BC Mining Law Reform and SkeenaWild are making a number of recommendations with the release of the report. They’re calling on the province to commit to reducing B.C.’s tailings storage facilities by half — a recommendation that was made nearly a decade ago by the Mount Polley Expert Panel. They’re asking for clear direction on how to manage closed sites that need ongoing inspection, monitoring and maintenance to reduce the consequences of failure. They’re also calling for a ban on all upstream tailings dam construction and for future sites to be built with lower failure consequences or not built at all.
A matter of mining versus salmon along the Fraser RiverPopulations of sockeye heading for the Fraser River have decreased, but survived years of threats. “There was always fishing in the Fraser River,” Shaun Strobel recalls. “Every single year and up and down the coast … and it was always lots of fish coming in.”

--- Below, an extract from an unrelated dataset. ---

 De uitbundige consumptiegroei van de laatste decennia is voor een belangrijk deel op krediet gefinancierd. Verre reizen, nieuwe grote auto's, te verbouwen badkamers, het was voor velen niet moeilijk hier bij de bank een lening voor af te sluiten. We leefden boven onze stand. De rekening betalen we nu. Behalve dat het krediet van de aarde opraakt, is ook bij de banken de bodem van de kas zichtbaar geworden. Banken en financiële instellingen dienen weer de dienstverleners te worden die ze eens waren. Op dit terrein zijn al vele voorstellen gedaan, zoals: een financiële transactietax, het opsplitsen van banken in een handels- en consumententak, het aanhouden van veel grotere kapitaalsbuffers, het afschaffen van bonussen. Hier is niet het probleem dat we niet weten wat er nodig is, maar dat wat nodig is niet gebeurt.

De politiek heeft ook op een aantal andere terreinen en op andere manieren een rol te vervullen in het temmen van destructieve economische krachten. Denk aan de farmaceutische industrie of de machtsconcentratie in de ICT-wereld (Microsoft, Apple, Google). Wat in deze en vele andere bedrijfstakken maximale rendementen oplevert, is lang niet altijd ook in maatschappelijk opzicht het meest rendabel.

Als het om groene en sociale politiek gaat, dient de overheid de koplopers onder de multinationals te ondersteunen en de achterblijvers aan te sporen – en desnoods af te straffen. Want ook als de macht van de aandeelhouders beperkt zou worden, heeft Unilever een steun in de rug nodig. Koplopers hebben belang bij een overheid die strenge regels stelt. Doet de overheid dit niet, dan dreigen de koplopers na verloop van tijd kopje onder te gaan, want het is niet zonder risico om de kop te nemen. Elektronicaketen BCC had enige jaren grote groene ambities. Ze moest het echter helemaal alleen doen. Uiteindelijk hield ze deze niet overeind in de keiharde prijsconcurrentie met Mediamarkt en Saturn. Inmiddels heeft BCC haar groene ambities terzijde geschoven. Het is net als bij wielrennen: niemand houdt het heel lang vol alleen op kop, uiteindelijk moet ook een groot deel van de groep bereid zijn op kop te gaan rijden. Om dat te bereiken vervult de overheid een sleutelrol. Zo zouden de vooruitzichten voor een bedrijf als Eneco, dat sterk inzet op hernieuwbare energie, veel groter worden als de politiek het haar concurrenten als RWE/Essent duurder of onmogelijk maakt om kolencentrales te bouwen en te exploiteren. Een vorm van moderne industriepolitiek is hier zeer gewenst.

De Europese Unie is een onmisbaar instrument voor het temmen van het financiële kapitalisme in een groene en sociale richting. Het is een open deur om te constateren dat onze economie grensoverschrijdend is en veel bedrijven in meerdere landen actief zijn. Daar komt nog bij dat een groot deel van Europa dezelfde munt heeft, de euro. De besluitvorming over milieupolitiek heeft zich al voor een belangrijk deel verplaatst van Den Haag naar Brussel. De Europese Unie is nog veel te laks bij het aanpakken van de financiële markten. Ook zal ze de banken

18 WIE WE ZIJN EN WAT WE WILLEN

He says he used to be able to fish from June through October. Now he’s just waiting to see what this August will bring. A mine might be productive for a few years, but the salmon run has an intrinsic value for people along the Fraser River, he says.
“We work so hard to fish sustainably,” Sonia Strobel says. “One catastrophic failure of a tailings dam could wipe this out permanently … and it’s painful and tragic to think about that.”
“It can’t be overstated how devastating that possibility is and how important it is that policymakers, lawmakers, all levels of government, municipal, provincial, Indigenous, federal, are all working together in unity around protecting those communities and preventing this kind of disaster.”
Updated July 14, 2022, at 10:07 a.m. PST: This story has been updated to clarify that the group tasked with reviewing B.C.’s Health, Safety and Reclamation Code includes First Nations members and labour representatives, as well as industry.
Updated on July 15, 2022, at 11:33 p.m PST: this story was updated to correct the number of people in the direct flood path of Highland Valley Copper mine as approximately 4,000, rather than 3,600, which is for the town of Hope, B.C., only. The number of people evacuated during the flooding in southwestern B.C. was also updated to an estimated 15,000 from 3,300, which is for Abbotsford alone.